Ифемелу рано удалилась с вечеринки: до отхода ко сну хотелось поговорить с Дике. Трубку сняла тетя Уджу.
— Дике спит? — спросила Ифемелу.
— Зубы чистит, — ответила тетя, а затем добавила вполголоса: — Опять спрашивал про свою фамилию.
— И что ты ему сказала?
— То же самое. Ты знаешь, он меня никогда про такое не спрашивал, пока мы сюда не переехали.
— Может, это из-за того, что теперь есть и Бартоломью, и новое окружение. Он привык, что ты раньше была вся его.
— На этот раз он не спросил, почему у него моя фамилия, он спросил, означает ли это, что отец его не любил.
— Тетя, может, пора объяснить ему, что ты была не второй женой?
— Я была практически второй женой. — Прозвучало это запальчиво, даже капризно — тетя Уджу крепко стиснула в пальцах собственную историю. Она сказала Дике, что его отец был из военного правительства, что она — его вторая жена и что они дали ему ее фамилию, чтобы защитить его, поскольку некоторые люди в правительстве — не его отец — натворили нехорошего. — Ладно, вот Дике, — сказала тетя Уджу обычным тоном.
— Привет, куз! Видала бы ты, как я сегодня в футбол играл! — похвастался Дике.
— Как так выходит, что ты забиваешь все классные голы, когда меня нет на игре? Они тебе снятся, может? — спросила Ифемелу.
Он захохотал. Он все еще был смешливым, чувство юмора — цельным, но после переезда в Массачусетс прозрачным он быть перестал. Вокруг него образовалась некая пленка, его стало трудно прочитывать, голова вечно склонена над «Гейм-Боем», и он лишь время от времени взглядывал на мать и на мир — с истомой, слишком тяжкой для ребенка. Оценки в школе просели. Тетя Уджу грозила ему все чаще. Когда Ифемелу приезжала последний раз, тетя Уджу говорила ему:
— Отправлю тебя обратно в Нигерию, если еще раз так сделаешь! — говорила на игбо, как бывало, лишь когда она сердилась, и Ифемелу тревожилась, что игбо станет для него языком ссор.

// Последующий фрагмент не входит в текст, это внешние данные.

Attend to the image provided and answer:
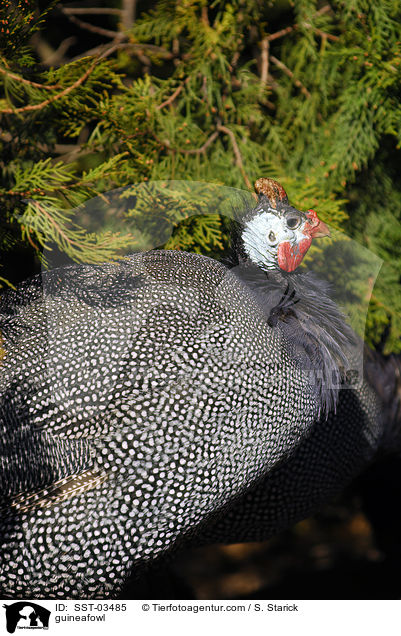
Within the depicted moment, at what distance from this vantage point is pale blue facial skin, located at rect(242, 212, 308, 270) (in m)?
0.51

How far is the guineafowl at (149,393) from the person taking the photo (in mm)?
457

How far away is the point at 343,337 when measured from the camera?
1.83ft

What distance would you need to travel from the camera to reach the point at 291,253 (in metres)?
0.52

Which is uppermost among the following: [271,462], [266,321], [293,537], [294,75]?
[294,75]

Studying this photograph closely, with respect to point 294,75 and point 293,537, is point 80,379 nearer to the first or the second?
point 294,75

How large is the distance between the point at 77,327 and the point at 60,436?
10 cm

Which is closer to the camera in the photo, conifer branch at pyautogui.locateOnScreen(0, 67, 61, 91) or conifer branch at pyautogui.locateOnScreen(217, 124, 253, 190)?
conifer branch at pyautogui.locateOnScreen(0, 67, 61, 91)
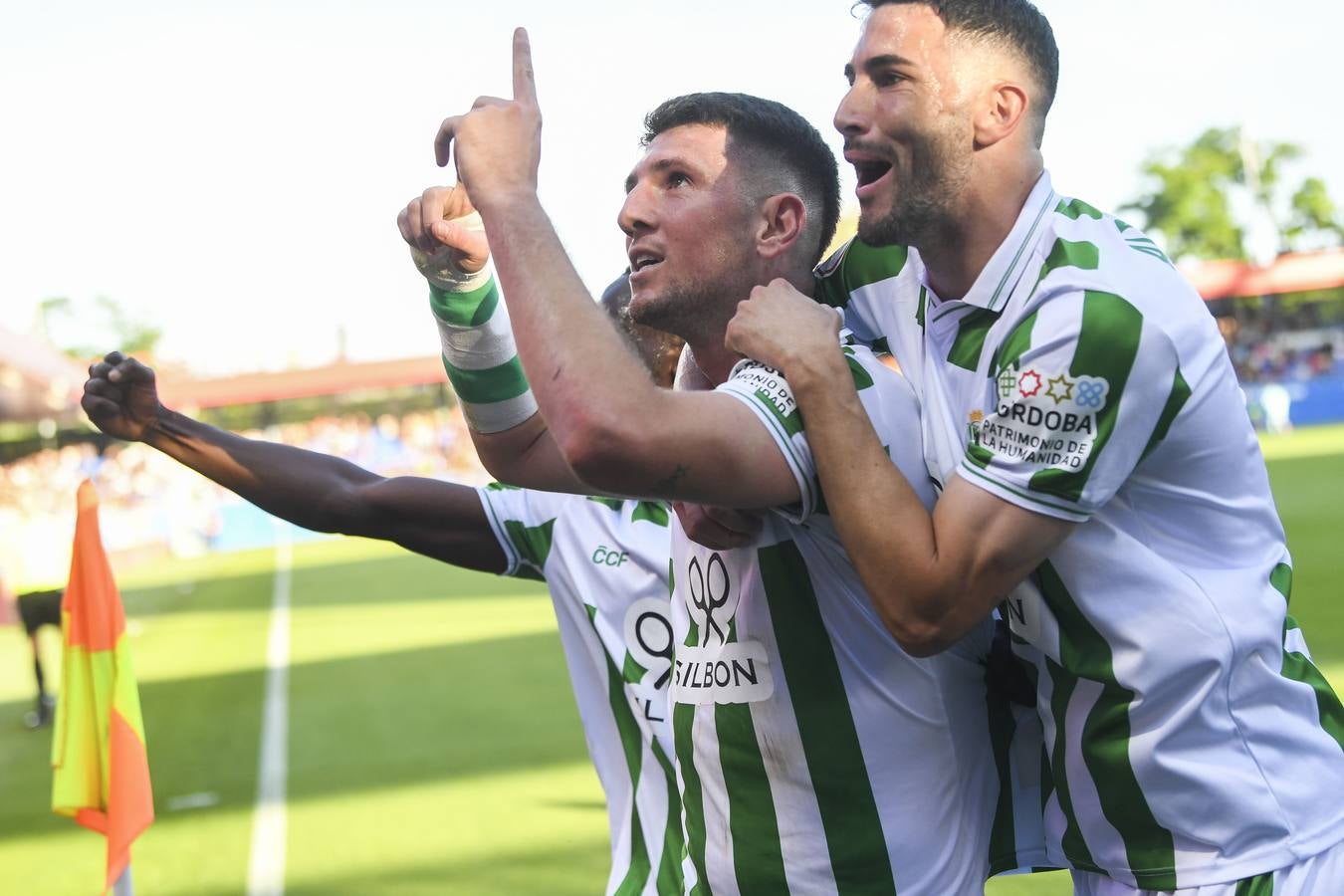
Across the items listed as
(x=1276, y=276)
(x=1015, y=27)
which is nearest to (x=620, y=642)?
(x=1015, y=27)

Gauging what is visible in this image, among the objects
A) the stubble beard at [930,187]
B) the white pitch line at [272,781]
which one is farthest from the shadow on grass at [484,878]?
the stubble beard at [930,187]

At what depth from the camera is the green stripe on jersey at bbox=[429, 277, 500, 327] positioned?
312cm

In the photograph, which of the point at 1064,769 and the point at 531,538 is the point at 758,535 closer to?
the point at 1064,769

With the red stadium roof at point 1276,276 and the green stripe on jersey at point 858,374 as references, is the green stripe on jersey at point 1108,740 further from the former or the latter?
the red stadium roof at point 1276,276

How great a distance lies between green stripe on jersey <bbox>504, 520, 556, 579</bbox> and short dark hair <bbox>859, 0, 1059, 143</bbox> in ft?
5.57

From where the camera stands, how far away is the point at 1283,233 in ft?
197

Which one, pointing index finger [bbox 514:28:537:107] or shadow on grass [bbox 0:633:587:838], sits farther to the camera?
shadow on grass [bbox 0:633:587:838]

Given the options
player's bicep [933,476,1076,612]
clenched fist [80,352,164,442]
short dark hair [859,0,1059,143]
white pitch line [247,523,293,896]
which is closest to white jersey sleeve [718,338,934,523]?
player's bicep [933,476,1076,612]

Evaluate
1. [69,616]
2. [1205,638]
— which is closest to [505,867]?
[69,616]

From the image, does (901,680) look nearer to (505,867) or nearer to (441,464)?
(505,867)

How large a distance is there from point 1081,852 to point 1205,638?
484 millimetres

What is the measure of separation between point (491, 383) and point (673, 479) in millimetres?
1189

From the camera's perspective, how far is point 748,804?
2492 millimetres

Тетя Уджу тоже изменилась. Поначалу ей было вроде бы любопытно, она предвкушала новую жизнь.
— Тут такое белое место, — говорила она. — Представляешь, заскочила в аптеку за помадой, поскольку до торгового центра полчаса, а тут все оттенки такие бледные! Они не возят то, что не могут продать! Но тут хотя бы тихо и спокойно и можно запросто пить воду из-под крана, в Бруклине я бы ни за что не стала.